1. Fungsi NPWP adalah sebagai berikut :

a. Sarana dalam administrasi perpajakan;

b. Tanda pengenal diri atau identitas WP dalam melaksanakan hak dan kewajiban perpajakannya;

c. Menjaga ketertiban dakam pembayaran pajak dan pengawasan admiinistrasi perpajakan;

d. Setiap WP hanya diberikan satu NPWP;

Sanksi Yang Berhubungan Dengan NPWP dan Pengukuhan Sebagai PKP

Setiap orang yang dengan sengaja tidak mendaftarkan diri atau menyalahgunakan atau menggunakan
tanpa hak NPWP atau Pengukuhan PKP, sehingga dapat merugikan pada pendapatan negara dipidana
dengan pidana penjara paling singkat 6 (enam) bulan dan paling lama 6 (enam) tahun dan denda paling
sedikit 2 (dua) kali jumlah pajak terutang yang tidak atau kurang dibayar dan paling tinggi 4 (empat) kali
jumlah pajak terutang yang tidak atau kurang bayar.
Pidana tersebut di atas ditambah 1 (satu) kali menjadi 2 (dua) kali sanksi pidana, apabila seseorang
melakukan lagi tindak pidana di bidang perpajakan sebelum lewat 1 (satu) tahun, terhitung sejak
selesainya menjalani pidana penjara yang dijatuhkan.
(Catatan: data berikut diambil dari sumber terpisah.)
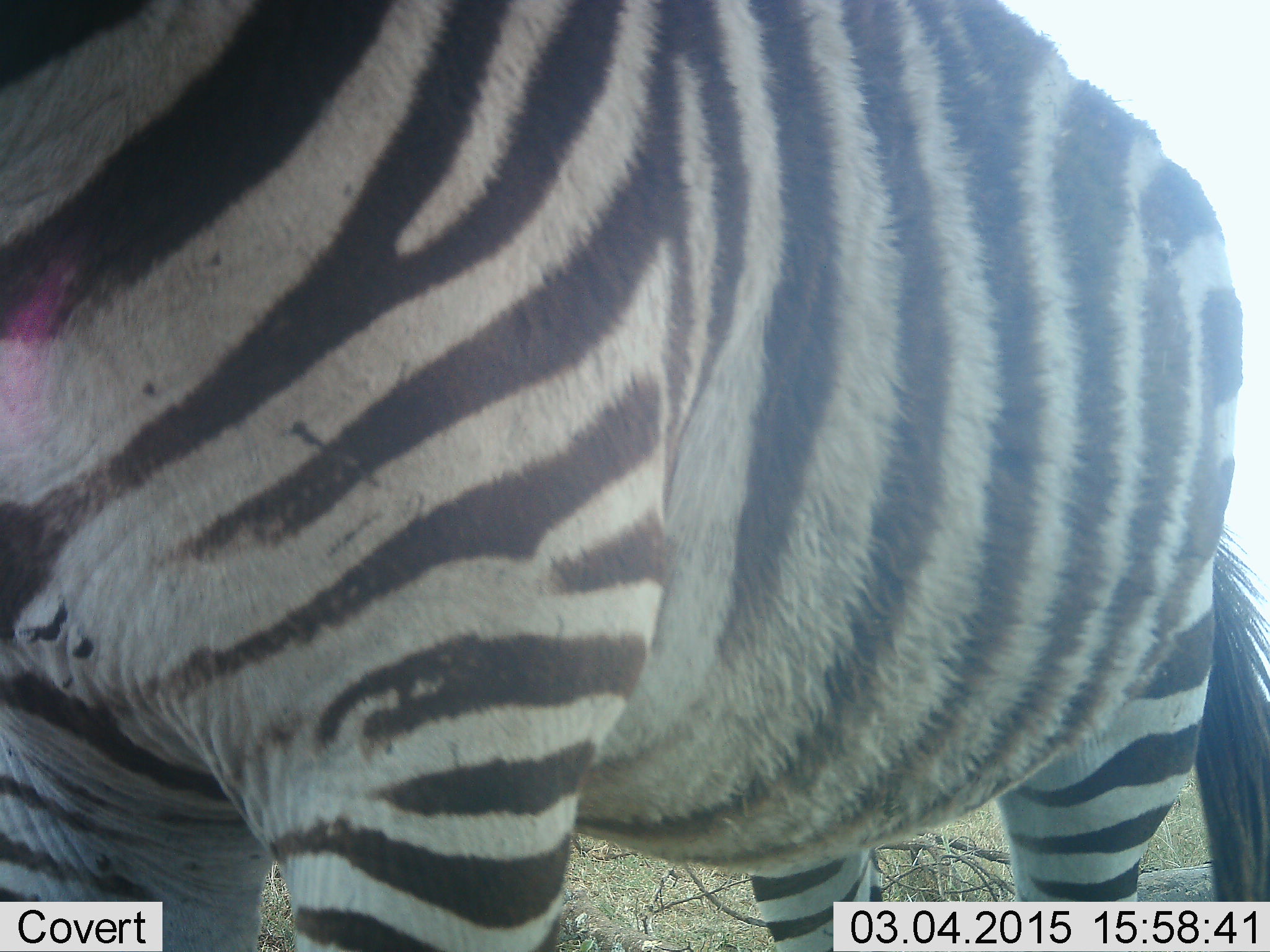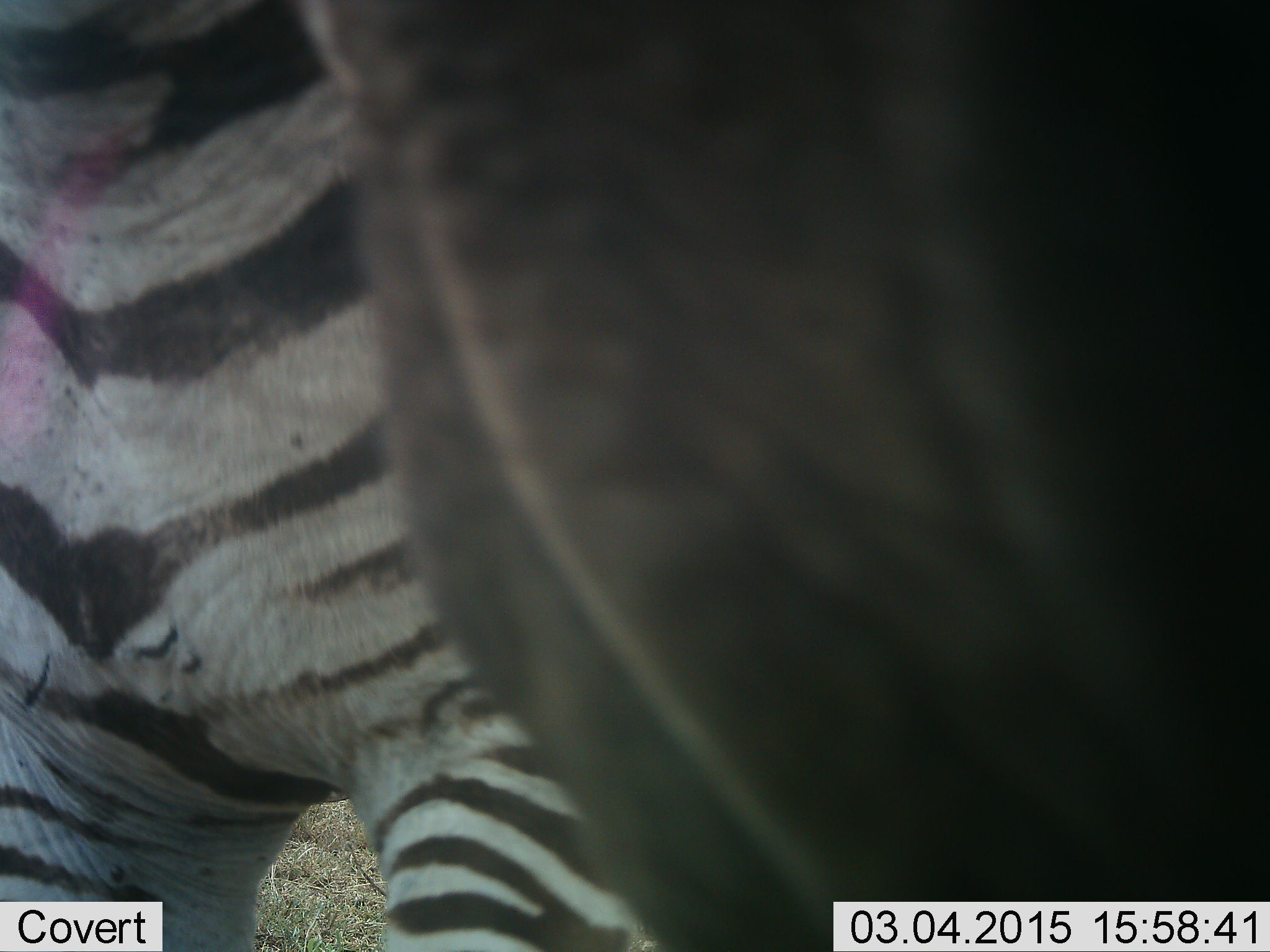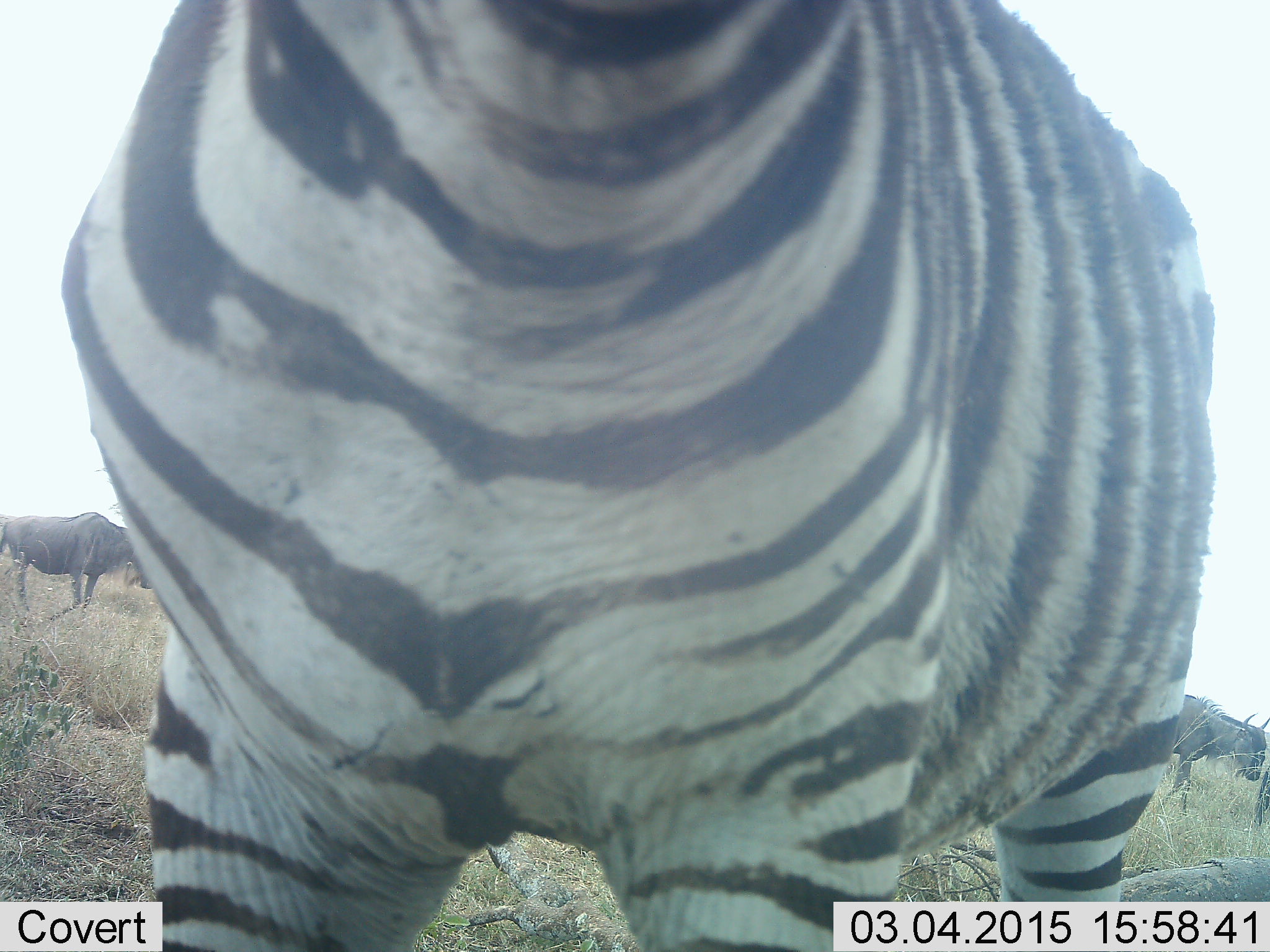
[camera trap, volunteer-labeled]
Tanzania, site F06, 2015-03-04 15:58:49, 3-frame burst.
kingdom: Animalia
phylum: Chordata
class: Mammalia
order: Perissodactyla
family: Equidae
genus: Equus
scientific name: Equus quagga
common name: plains zebra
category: zebra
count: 1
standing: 88%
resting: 0%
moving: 12%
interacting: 0%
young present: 0%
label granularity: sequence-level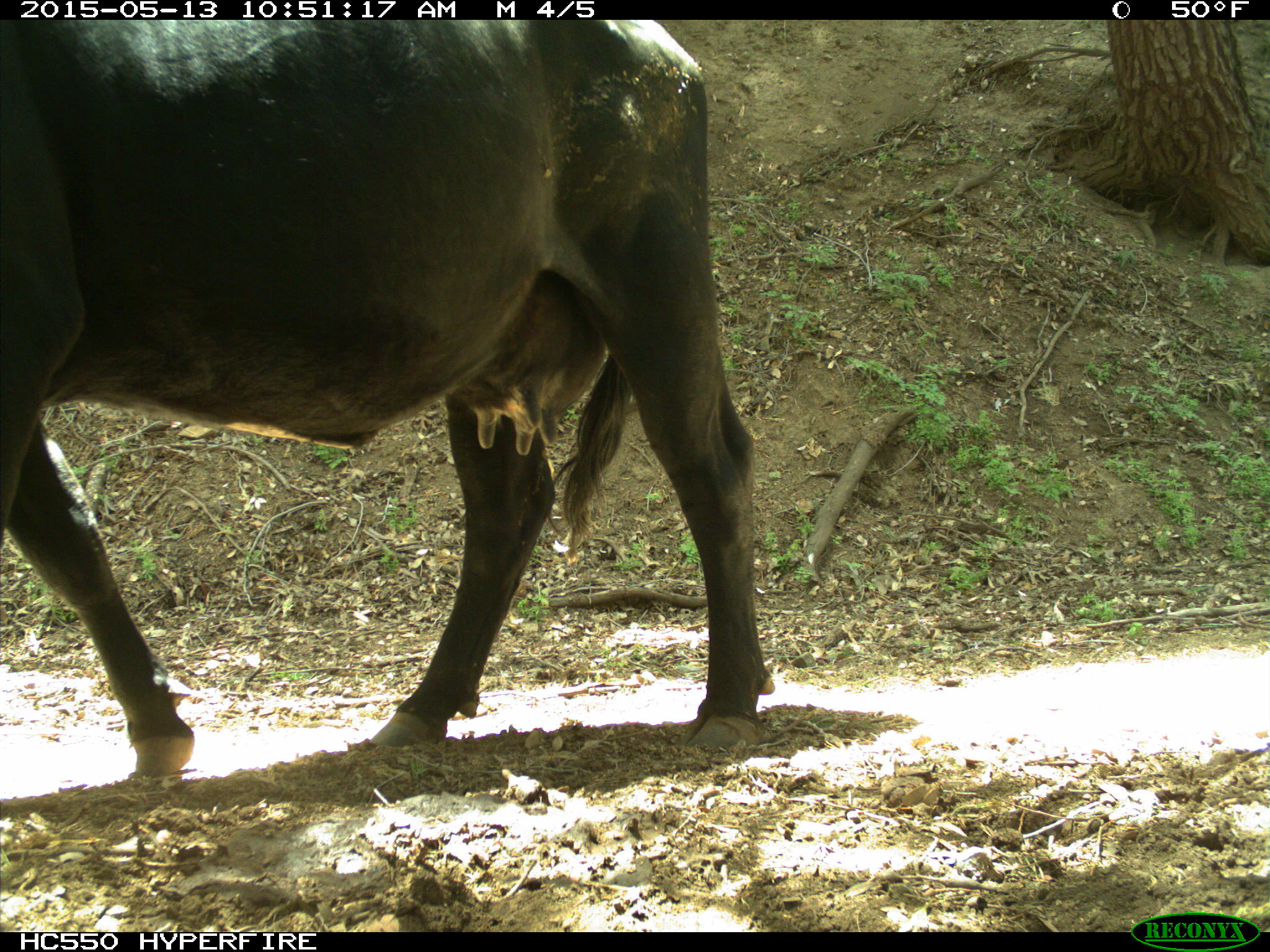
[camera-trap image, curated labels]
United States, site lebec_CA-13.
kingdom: Animalia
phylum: Chordata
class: Mammalia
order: Artiodactyla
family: Bovidae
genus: Bos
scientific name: Bos taurus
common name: domestic cow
Bos taurus (domestic cow).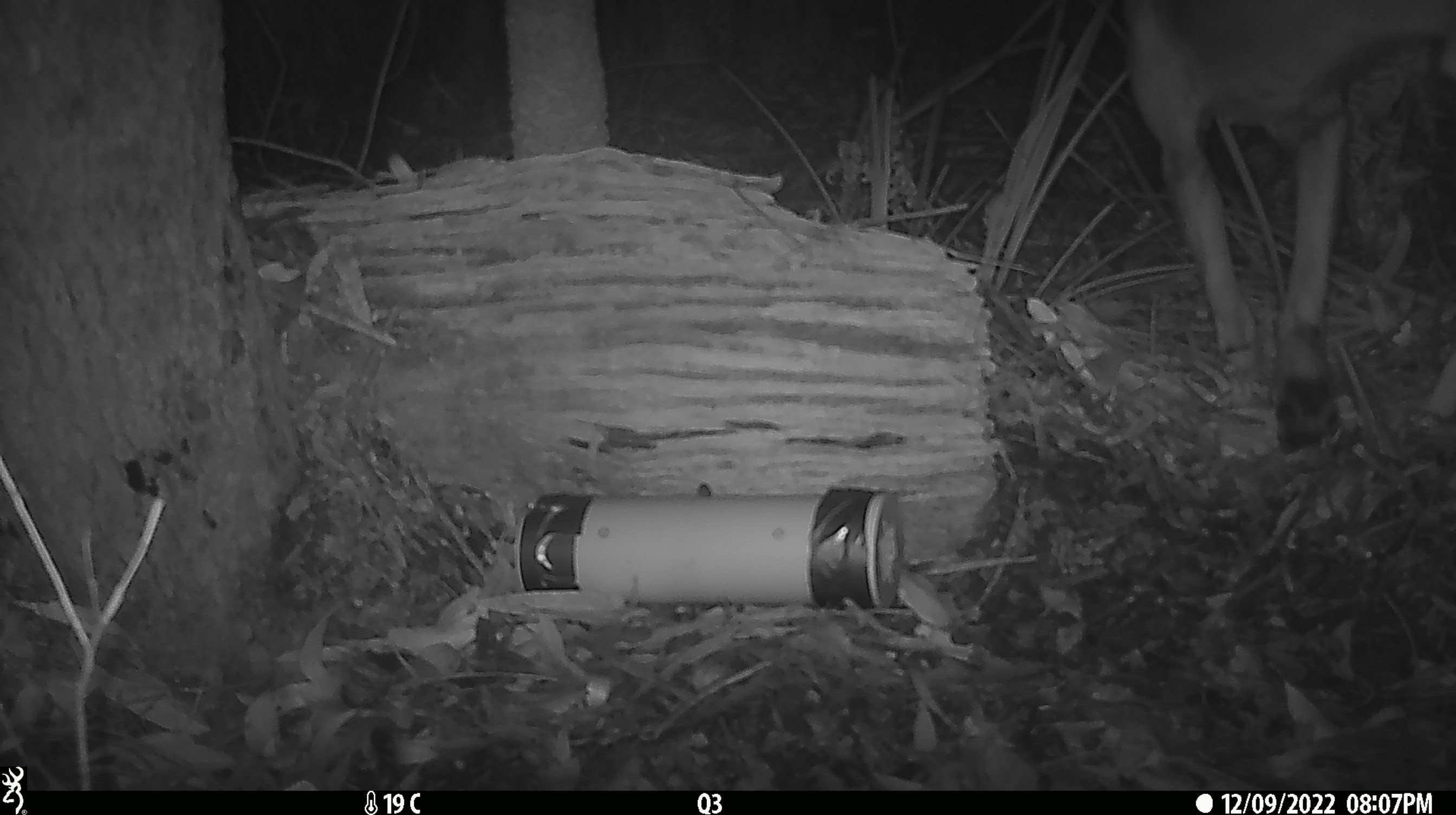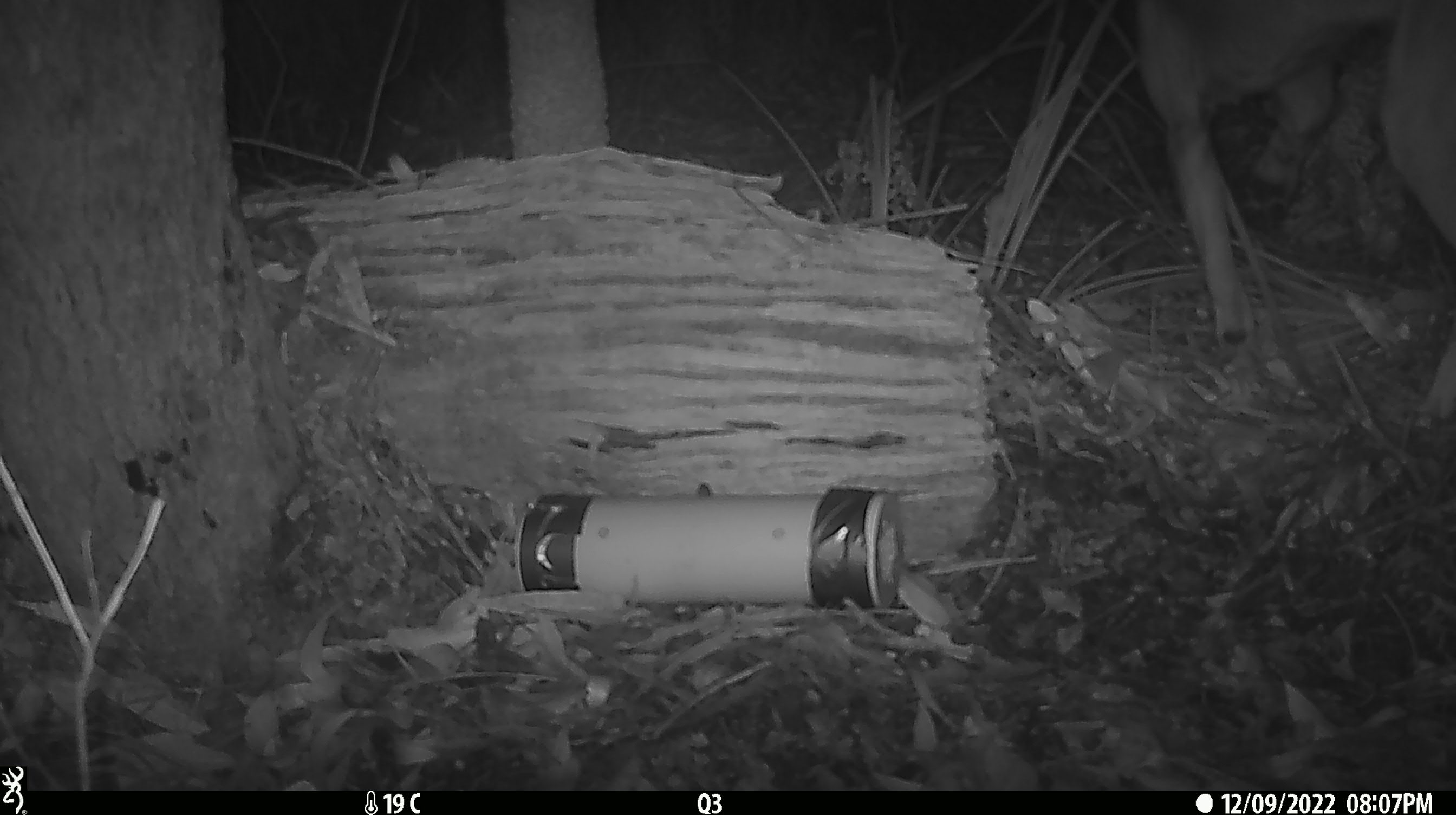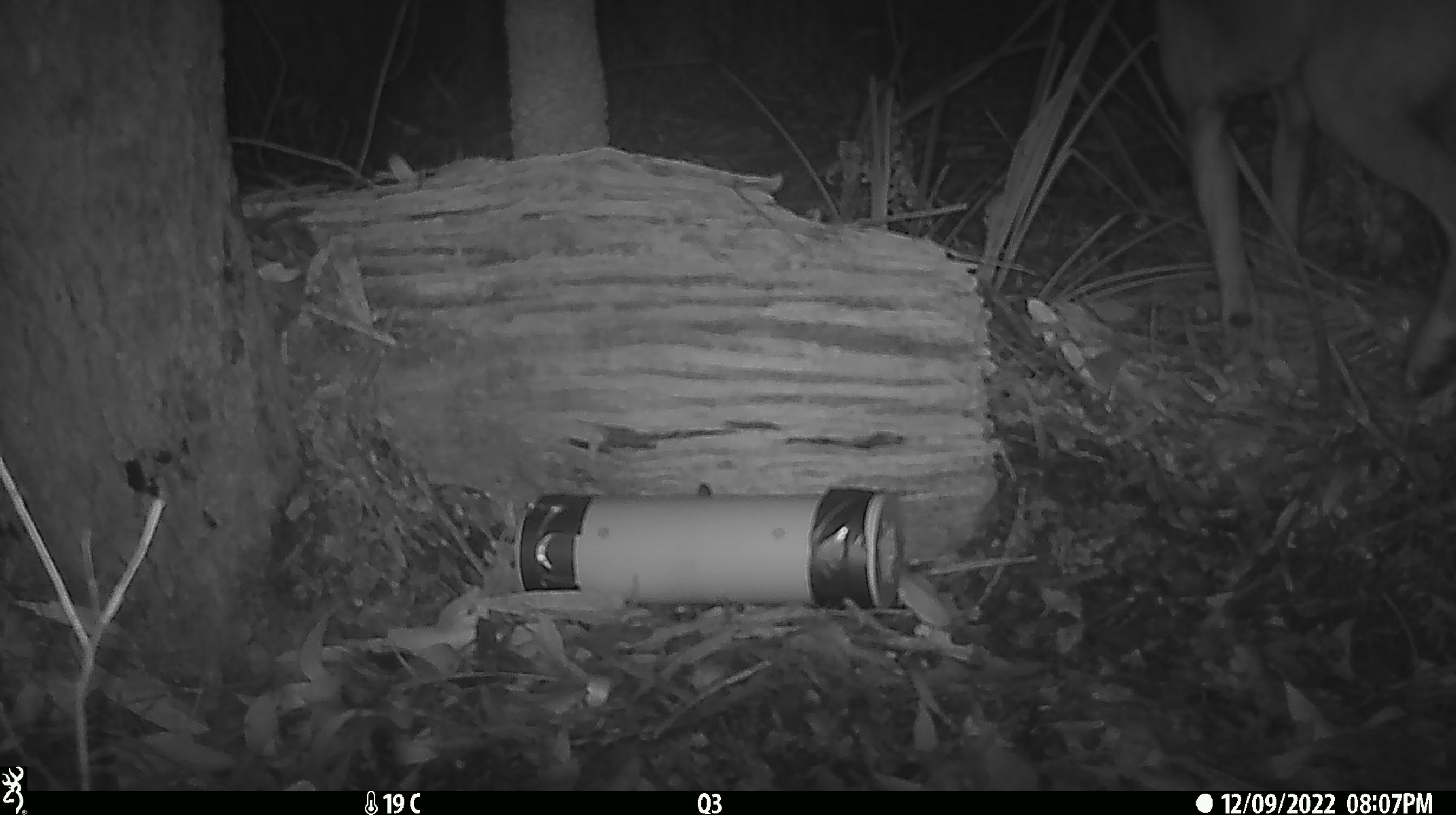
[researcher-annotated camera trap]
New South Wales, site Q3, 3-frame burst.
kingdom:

Setiap orang yang melakukan percobaan untuk melakukan tindak pidana menyalahgunakan atau
menggunakan tanpa hak Nomor Pokok Wajib Pajak atau Pengukuhan Pengusaha Kena Pajak, atau
menyampaikan Surat Pemberitahuan dan/atau keterangan yang isinya tidak benar atau tidak lengkap,
dalam rangka mengajukan permohonan restitusi atau melakukan kompensasi pajak atau pengkreditan
pajak, dipidana dengan pidana penjara paling singkat 6 (enam) bulan dan paling lama 2 (dua) tahun dan
denda paling sedikit 2 (dua) kali jumlah restitusi yang dimohonkan dan/atau kompensasi atau
pengkreditan yang dilakukan dan paling banyak 4 (empat) kali jumlah restitusi yang dimohonkan
dan/atau kompensasi atau pengkreditan yang dilakukan.

Fungsi nppkp

Sedangkan fungsi dari NPPKP (Nomor Pengukuhan Pengusaha Kena pajak) adalah sebagai berikut

1. Dibergunakan sebagai identitas pengusaha kena pajak yang sebenarnya

2. Berguna untuk admnistrasi pemenuhan Kewajiban Pajak Pertambahan Nilai dan Pajak Penjualan
barang Mewah.

3. Berguna untuk pengawasan administrasi perpajakan.